Role of Calcineurin alternative splicing variant CnAbeta1 in stem cell biology and cardiac development

The heart is the first organ to form and it is essential for blood distribution during embryogenesis. Congenital heart malformations are the most common birth defect in humans, present in 1 % of the human population worldwide. Another 1 - 2 % of the population carries more subtle malformations that become evident with age. Heart development is exquisitely controlled by different signalling pathways inside the cells. A major player in this intracellular communication is the phosphatase calcineurin.

Calcineurin (Cn) is a calcium / calmodulin-dependent serine / threonine phosphatase that activates different transcription factors controlling inflammation, muscle hypertrophy and differentiation, heart development and neural differentiation and function. The Cn enzyme is composed of two subunits: a catalytic A subunit (CnA) and a regulatory B subunit (CnB). Three CnA genes have been described in higher vertebrates: CnAalpha and CnAbeta are ubiquitously expressed, whereas CnAgamma is restricted to brain and testis. CnA isoforms share the same functional domains, including a catalytic domain, a CnB-interacting domain, a calmodulin binding region and an autoinhibitory domain which maintains the enzyme in an inactive conformation in the absence of calcium. Interestingly, an alternative version of CnAbeta can be produced in certain tissues. This alternative version (isoform) of CnAbeta is called CnAbeta1. As a result of intron retention, CnAbeta1 has a unique C-terminal domain that is not only different from the autoinhibitory domain present in all other naturally occurring Cn isoforms but is also different from any other known protein. We had previously observed that CnAbeta1 is expressed in stem cells, progenitor cells and developing tissues and its expression decreases during tissue maturation. In this project, we aimed to determine the role of CnAbeta1 during different stages of embryonic development.

We found that CnAbeta1 is accumulated in Golgi-like organelles in the early embryo. To determine the role of CnAbeta1 in embryonic stem (ES) cells, we used small interference RNA that reduces CnAbeta1 expression. Blockade of CnAbeta1 expression in ES cells results in the downregulation of mesoderm differentiation markers followed by a decrease in the expression of cardiomyocyte differention markers. These results suggest that CnAbeta1 is necessary for the correct specification of ES cells towards the mesodermal embryonic lineage and for cardiomyocyte differentiation, at least in vitro.

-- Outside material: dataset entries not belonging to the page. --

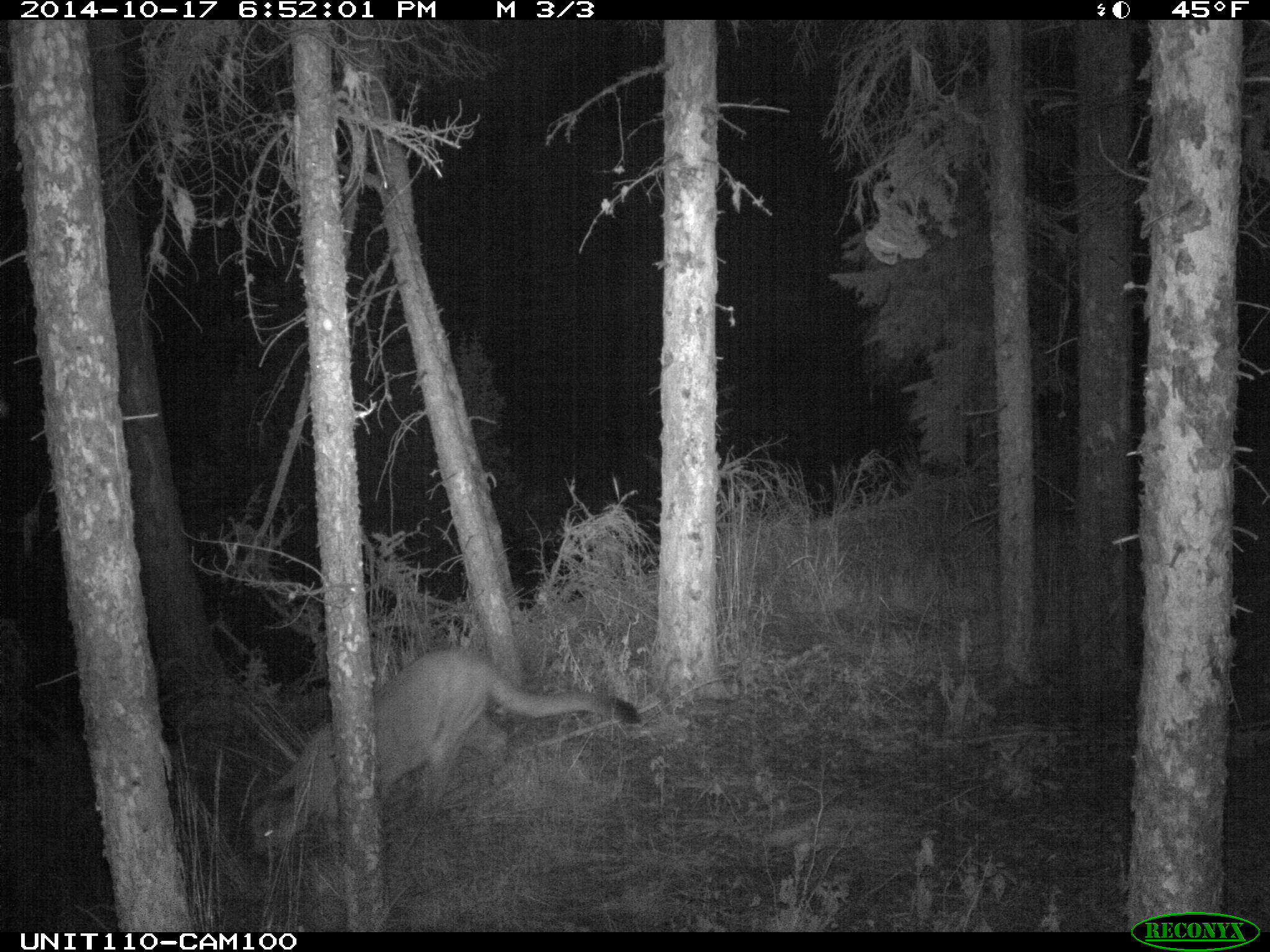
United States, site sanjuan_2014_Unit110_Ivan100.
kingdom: Animalia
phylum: Chordata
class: Mammalia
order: Carnivora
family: Felidae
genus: Puma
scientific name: Puma concolor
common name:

We developed a 'knockdown' transgenic mouse that overexpresses interference RNAs for CnAbeta1 specifically in cardiomyocytes. These mice express less CnAbeta1 in cardiomyocytes than the wild type control mice. We observed that CnAbeta1 knockdown mice showed deregulation of markers normally activated in heart failure, including alpha-skeletal actin and BNP. These results suggest that CnAbeta1 expression is necessary for normal cardiac homeostasis. We have now developed a knockout mouse in which CnAbeta's intron 12-13 has been deleted, such that they don't express CnAbeta1 in any tissue. These mice are currently under investigation and we expect to have results in the near future.

To better study the role and mechanism of action of CnAbeta1 in the heart, we developed a transgenic mouse line that overexpresses CnAbeta1 in cardiomyocytes, such that the amount of CnAbeta1 in these cells is about four times that found in wild type mice. These mice grow and breed normally, showing no signs of cardiac hypertrophy. Interestingly, when we induced myocardial infarction, mice overexpressing CnAbeta1 showed improved cardiac function, reduced inflammation and reduced cardiac fibrosis. In addition these mice had a smaller infarct scar and developed less heart remodelling. These results indicate that overexpression of CnAbeta1 may have therapeutical potential for the treatment of myocardial infarction.

We then investigated the mechanism of action of CnAbeta1 inside the cell. We found that unlike other Cn isoforms, CnAbeta1 uses its unique C-terminal domain to interact with the mTORC2 complex and activate the Akt signalling pathway and the transcription factor ATF4. This is a known cardioprotective pathway that had not been linked so far with calcineurin.

Conclusions

- CnAbeta1 is expressed in high amounts in embryonic stem cells, where it controls mesodermal specification and cardiomyocyte differentiation.
- CnAbeta1 is necessary for cardiac homeostasis in the adult heart.
- CnAbeta1 overexpression improves cardiac function after myocardial infarction, reducing scar formation, inflammation and cardiac fibrosis and therefore has therapeutic potential.